Sweet Beauty Spa : Ce que l'on sait sur la fille qui accuse Sonko

FAITS DIVERS
Dimanche 7 Février 2021

Le leader du Pastef est accusé de viol par une jeune dame de 20 ans nommée Adja Sarr. Dans une plainte largement partagée, elle y accuse Ousmane Sonko de sévices sexuels répétés sous la menace d’un arme. Les faits se seraient déroulés à Sweet Beauty Spa. Un endroit niché à Sacré Cœur 3, discret et un peu difficile d’accès.
 
L’équipe de Seneweb y a fait un tour ce samedi 6 février pour en savoir un plus sur cette histoire. Ce, grâce à une enquête de voisinage menée aux alentours de Sweet Beauty Spa.
 
La gérante est réputée calme
 
D’après les témoignages des voisins, la propriétaire du Salon de beauté dont le vrai nom serait Nafissatou Coulibaly alias Fina, est une femme calme et sans problème.
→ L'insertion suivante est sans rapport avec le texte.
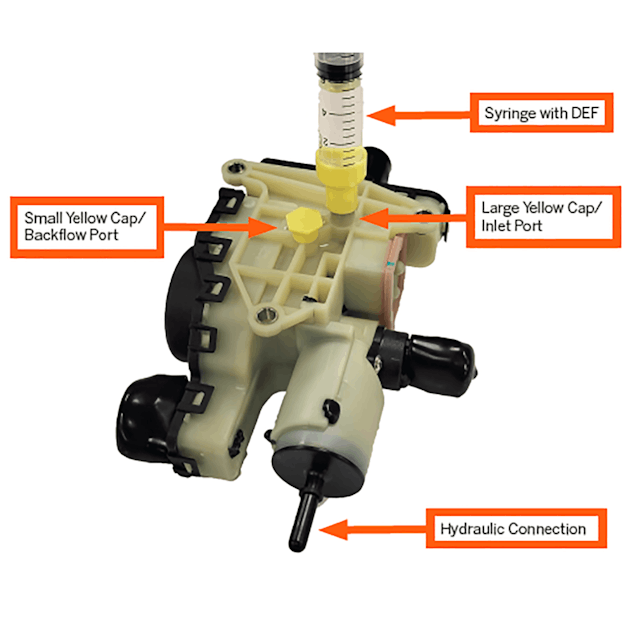 Syringe with DEF

Small Yellow Cap/ Backflow Port

Large Yellow Cap/ Inlet Port

Hydraulic Connection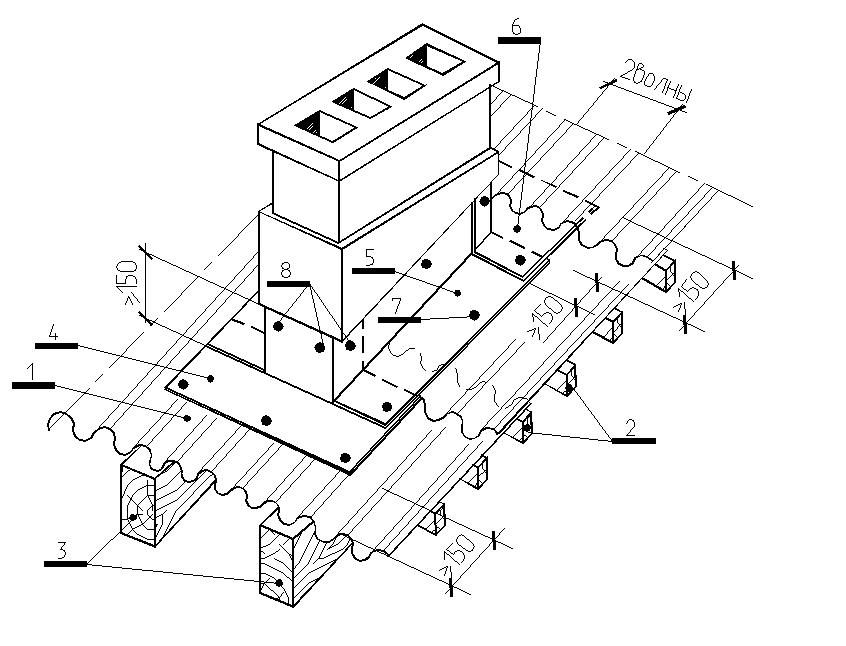 6
2волны
>150
8
5
7
>150
>150
4
1
2
3
>150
Plus de 5 personnes interrogées ont tenu le même discours à son égard. Beaucoup confient n’avoir jamais vu ou suspecté des activités malsaines au sein de son salon de beauté.
 
A. Sarr et sa patronne, un règlement de comptes ?
 
“La fille qui a accusé Sonko passait souvent devant nous. Elle n’a pas une bonne réputation dans le quartier”, confie un homme retrouvé assis devant une boutique en face du Spa.
 
Il continue : “lorsqu’on nous a dit que c’est elle qui a accusé Sonko, nous n’étions pas surpris car elle a toujours eu l’air d’une femme peu fiable”.
 
Un autre, plus jeune, qui fait office de gardien dans une maison à côté de Sweet Beauty révèle que “cette fille et la propriétaire s’étaient bagarrées et elle n’y travaillait plus. Mais, la dame assez gentille l’a repris dans le salon. Depuis son retour, elle a créé beaucoup de problèmes à sa patronne, peut-être qu’il s’agit d’un règlement de comptes entre les deux femmes”.
 
Quant à Ousmane Sonko, il s’est lui aussi exprimé dans un communiqué. Selon lui, il s’agit d’une cabale montée contre sa personne. Quoi qu’il en soit de nombreuses zones d’ombres sont relevées dans cette histoire. Parmi elles, les raisons qui ont bien pu motiver la propriétaire du Spa à se présenter aux médias sous une fausse identité. Surtout, si elle n’a rien à se reprocher.